**Stated problem:** Starting from the line that contains "What measurement of", reproduce each line exactly through the end of the material, and include no other lines.

**Data in this exercise:**
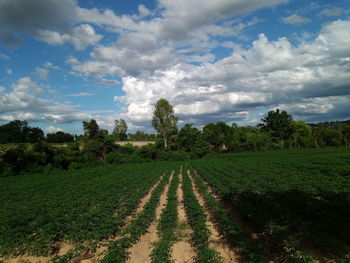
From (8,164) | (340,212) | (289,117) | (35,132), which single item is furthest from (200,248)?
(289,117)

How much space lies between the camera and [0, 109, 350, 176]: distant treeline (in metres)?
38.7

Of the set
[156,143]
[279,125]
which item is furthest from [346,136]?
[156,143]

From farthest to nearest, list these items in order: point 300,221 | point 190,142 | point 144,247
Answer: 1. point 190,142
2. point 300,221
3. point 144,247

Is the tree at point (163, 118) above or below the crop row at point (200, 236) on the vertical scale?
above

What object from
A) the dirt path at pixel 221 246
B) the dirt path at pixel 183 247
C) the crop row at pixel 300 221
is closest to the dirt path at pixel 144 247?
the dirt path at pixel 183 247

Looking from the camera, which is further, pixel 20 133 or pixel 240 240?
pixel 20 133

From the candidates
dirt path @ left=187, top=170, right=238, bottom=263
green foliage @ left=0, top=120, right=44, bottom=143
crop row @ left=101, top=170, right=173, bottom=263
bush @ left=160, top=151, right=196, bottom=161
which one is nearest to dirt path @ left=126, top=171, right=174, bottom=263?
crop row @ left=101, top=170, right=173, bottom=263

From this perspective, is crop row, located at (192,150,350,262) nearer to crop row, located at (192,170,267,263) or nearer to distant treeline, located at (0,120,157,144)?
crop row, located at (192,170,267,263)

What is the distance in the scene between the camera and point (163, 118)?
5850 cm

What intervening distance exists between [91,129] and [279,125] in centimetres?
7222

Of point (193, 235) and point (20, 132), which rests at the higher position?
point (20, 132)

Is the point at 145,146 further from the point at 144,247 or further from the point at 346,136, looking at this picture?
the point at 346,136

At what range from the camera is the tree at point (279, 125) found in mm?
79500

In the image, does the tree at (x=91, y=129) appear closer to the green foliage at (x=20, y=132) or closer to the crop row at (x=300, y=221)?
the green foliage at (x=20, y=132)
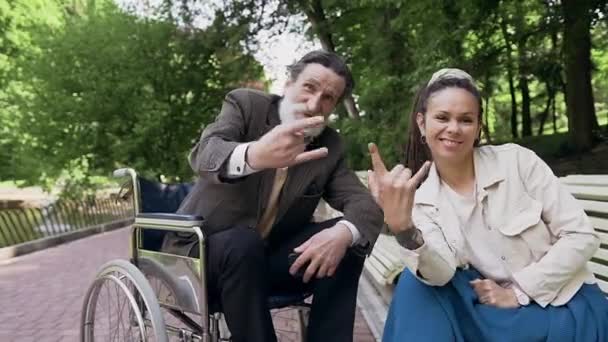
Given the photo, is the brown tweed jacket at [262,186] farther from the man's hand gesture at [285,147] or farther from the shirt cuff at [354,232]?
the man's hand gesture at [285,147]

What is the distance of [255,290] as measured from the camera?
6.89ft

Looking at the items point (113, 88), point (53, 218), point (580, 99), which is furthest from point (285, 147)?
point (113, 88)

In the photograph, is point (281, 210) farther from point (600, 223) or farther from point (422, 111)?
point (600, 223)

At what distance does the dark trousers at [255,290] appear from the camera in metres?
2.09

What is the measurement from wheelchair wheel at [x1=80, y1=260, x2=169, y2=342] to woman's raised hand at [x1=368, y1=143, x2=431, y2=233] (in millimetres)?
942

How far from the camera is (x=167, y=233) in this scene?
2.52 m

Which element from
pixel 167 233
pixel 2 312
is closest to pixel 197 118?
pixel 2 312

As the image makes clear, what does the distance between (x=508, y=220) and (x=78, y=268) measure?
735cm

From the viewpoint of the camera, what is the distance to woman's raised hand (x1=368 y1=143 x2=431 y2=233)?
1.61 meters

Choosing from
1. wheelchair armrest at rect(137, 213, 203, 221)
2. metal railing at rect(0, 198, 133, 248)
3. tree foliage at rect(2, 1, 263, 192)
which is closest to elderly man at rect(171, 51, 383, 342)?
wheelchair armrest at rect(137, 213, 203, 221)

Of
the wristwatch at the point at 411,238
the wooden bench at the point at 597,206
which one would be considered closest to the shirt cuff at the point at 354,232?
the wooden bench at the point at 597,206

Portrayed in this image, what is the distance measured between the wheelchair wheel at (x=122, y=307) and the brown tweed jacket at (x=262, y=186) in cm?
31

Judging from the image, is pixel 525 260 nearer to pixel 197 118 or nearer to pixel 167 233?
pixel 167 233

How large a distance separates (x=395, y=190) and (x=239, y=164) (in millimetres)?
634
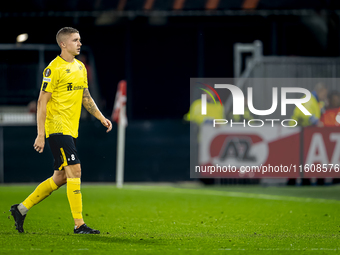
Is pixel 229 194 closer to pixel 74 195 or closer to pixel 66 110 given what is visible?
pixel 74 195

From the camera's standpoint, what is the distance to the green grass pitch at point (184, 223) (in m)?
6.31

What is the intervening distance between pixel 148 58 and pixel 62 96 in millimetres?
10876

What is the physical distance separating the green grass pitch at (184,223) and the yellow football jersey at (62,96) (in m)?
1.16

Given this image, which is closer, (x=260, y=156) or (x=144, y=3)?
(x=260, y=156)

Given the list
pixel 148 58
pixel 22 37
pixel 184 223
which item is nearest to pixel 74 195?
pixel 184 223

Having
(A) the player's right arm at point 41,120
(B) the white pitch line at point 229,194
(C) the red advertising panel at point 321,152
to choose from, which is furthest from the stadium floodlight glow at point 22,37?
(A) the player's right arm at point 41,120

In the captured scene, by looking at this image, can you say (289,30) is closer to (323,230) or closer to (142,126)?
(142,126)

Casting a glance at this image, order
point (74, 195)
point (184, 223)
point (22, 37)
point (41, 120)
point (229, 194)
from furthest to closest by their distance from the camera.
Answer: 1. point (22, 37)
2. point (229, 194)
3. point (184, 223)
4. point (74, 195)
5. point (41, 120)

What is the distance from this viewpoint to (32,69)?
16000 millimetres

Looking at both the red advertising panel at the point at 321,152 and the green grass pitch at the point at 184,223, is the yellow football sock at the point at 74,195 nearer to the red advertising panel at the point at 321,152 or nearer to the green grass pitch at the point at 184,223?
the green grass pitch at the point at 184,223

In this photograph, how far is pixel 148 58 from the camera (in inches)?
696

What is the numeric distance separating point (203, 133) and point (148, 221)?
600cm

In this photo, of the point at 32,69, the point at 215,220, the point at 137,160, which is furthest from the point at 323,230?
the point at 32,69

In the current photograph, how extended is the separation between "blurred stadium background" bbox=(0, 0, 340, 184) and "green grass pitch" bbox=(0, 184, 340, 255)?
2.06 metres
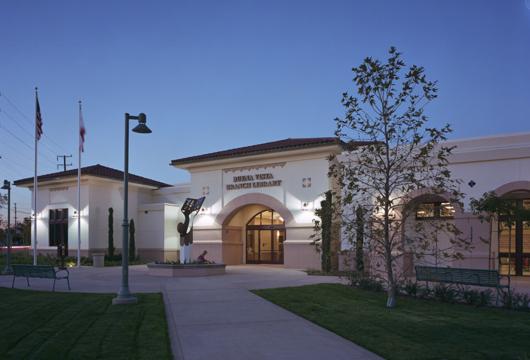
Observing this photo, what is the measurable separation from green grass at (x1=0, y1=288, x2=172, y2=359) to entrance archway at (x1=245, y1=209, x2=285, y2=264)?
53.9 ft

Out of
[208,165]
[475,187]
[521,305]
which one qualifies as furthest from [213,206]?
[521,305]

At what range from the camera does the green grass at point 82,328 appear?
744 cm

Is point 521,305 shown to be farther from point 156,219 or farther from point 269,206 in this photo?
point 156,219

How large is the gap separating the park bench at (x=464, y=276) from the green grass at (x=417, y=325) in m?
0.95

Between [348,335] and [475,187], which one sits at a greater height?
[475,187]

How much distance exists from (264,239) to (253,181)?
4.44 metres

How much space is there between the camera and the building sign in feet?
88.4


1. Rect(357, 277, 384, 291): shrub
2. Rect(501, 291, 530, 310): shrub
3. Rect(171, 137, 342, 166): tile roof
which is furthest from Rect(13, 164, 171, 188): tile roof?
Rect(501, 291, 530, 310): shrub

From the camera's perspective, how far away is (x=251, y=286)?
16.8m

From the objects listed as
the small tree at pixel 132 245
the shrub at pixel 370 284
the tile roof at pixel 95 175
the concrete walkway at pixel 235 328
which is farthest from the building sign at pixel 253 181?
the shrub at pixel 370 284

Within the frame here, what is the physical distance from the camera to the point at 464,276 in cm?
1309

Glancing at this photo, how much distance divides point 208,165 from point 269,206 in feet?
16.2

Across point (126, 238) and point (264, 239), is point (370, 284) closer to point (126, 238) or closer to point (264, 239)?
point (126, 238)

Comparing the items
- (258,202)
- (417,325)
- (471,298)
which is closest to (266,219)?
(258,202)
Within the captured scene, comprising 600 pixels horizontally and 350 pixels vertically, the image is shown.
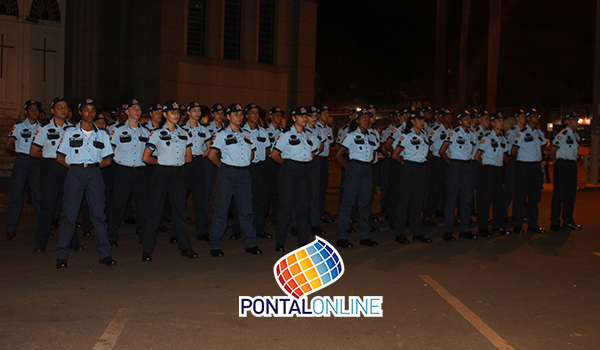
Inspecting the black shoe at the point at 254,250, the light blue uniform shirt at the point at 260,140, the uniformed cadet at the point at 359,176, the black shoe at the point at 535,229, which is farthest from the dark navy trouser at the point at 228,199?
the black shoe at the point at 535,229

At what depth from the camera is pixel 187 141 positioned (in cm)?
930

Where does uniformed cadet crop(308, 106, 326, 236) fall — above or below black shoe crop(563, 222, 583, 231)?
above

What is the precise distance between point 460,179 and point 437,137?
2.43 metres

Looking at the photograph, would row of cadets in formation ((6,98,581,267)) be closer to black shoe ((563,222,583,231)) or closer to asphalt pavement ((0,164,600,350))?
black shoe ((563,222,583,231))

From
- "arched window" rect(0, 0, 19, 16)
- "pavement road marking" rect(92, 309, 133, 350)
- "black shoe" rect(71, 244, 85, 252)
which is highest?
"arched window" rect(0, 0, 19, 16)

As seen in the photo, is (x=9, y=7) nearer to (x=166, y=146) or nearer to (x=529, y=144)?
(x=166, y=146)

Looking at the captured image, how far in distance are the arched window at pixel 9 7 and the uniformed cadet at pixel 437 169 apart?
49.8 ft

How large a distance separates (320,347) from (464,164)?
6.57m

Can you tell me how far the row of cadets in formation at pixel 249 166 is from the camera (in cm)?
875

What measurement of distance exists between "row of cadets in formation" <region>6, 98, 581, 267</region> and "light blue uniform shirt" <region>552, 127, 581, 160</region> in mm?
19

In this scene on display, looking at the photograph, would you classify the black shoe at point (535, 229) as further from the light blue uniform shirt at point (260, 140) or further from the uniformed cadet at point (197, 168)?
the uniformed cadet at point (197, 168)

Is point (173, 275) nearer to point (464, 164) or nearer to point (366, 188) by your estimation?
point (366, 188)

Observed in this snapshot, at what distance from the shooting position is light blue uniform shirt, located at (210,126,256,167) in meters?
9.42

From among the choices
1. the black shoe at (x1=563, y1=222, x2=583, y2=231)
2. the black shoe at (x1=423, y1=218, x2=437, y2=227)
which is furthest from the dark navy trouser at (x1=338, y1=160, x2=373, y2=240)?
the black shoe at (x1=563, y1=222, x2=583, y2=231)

**Solution for this problem:**
What measurement of distance exists between "row of cadets in formation" <region>6, 98, 581, 267</region> and "light blue uniform shirt" <region>552, 127, 581, 160</region> in mm?
19

In this scene on display, looking at the photograph, would you classify the black shoe at point (535, 229) as further from the light blue uniform shirt at point (260, 140) or further from the uniformed cadet at point (197, 168)?
the uniformed cadet at point (197, 168)

Is point (173, 275) nearer to point (464, 164) or nearer to point (366, 188) by your estimation?
point (366, 188)

Observed in this snapshot, at what distance from the shooting position is light blue uniform shirt, located at (210,126,256,167) in meters?
9.42

From among the choices
1. the black shoe at (x1=563, y1=222, x2=583, y2=231)
2. the black shoe at (x1=423, y1=218, x2=437, y2=227)
which is furthest from the dark navy trouser at (x1=338, y1=160, x2=373, y2=240)?
the black shoe at (x1=563, y1=222, x2=583, y2=231)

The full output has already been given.